Tem que ser alegre?
Vivemos em um mundo triste, excludente, injusto e miserável, mas que cinicamente não admite a tristeza. A regra para o bom conviver em sociedade é o "alto-astral", o bom humor, o pensamento positivo, mesmo que todos esses muitas vezes sejam forçados e fingidos. De repente a vida fez jus à sua vocação de teatro e, ao invés de sermos autênticos, encenamos...
Quem nunca conviveu em uma empresa submetido aos ditames de um RH? Nas minhas experiências, constam passagens bizarras. Chegava-se ao ponto de proibir o uso de certas palavras. "Problema" deveria ser substituído por "oportunidade", por exemplo... As equipes de trabalho tinham rituais e musiquinhas que deviam executar para abrir os turnos. Ah, não era obrigatório, mas sempre salutar andar alegre e sorrindo. Isso podia contar pontos na tua avaliação. Os colegas de trabalho?
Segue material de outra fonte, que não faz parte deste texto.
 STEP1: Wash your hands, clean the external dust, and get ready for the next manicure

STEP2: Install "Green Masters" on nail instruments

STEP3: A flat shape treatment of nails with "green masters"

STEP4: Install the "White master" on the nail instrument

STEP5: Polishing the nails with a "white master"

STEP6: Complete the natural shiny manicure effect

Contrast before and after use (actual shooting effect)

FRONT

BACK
Mesmo a se esfaquearem pelas costas, "integração" sempre... Uma vez uma supervisora me constrangeu a fazer o horário de almoço (que era o meu intervalo) obrigatoriamente junto com a turma, para me unir mais à "equipe". Eu só queria comer mais cedo e em paz. Só queria, ao menos durante uma hora de um longo expediente, um pouco de individualidade...
Outro universo no qual é regra ser alegre para ter amigos, comentários e "curtidas" é o do Facebook. Lá a melancolia, mesmo que eventual, é execrada. Prosperam as pessoas queridas e positivas, que postam "bom dia, boa tarde e boa noite" em mensagens fofas, de preferência com bichinhos. Eu também adoro bichinhos, mas alguém pode ser assim o tempo inteiro? Não. Eu tinha cerca de 200 amigos. Quando postava meus textos e reflexões, meio sentidas, só seis, muito próximos, curtiram. O restante ignorava solenemente e, quando não publicava as bobagens supracitadas, fazia uma autopromoção de suas pessoas, com toda a falsidade que lhes cabia. Exclui o meu perfil. Chega disso.
Por último, uma tribo que muito me incomoda é a do futebol. Tem que ser fanático, tem que ser "torcida", dissolver sua identidade numa turba ensandecida, sem rumo. Todos ufanistas, delirantemente felizes, gritos de guerra, danças, pulos. Beijar a camiseta, vestir-se com a bandeira... Entre os pares somos "nós", enquanto os adversários são "eles". Tudo regado a muito álcool nos estádios, claro, antes da pandemia. Agora a cervejinha se bebe em casa mesmo e, se o time perder, depois se desconta nos outros... Aí acabou a euforia. Claro, nem todos, sejamos sensatos. Mas o entusiasmo só existe na vitória. A "flauta" do dia seguinte, no adversário que perdeu ontem, é uma forma de ódio velado.
Fico com Augusto dos Anjos, que no seu poema "Eterna Mágoa", diz mais ou menos isso:
O homem sobre quem caiu a praga
Da tristeza do mundo, o homem que é triste
Para todos os séculos existe
E nunca mais o seu pesar se apaga...
E serei verdadeiramente alegre, somente quando me sentir, de fato, bem. E, quando não, vou chorar minhas mágoas com toda a razão, o quanto quiser. Não vou abrir mão da minha humanidade e sensibilidade por conta das pressões de um sistema que quer nos moldar a seu bel-prazer. Nem que isso doa. Não tenho que ser alegre, não.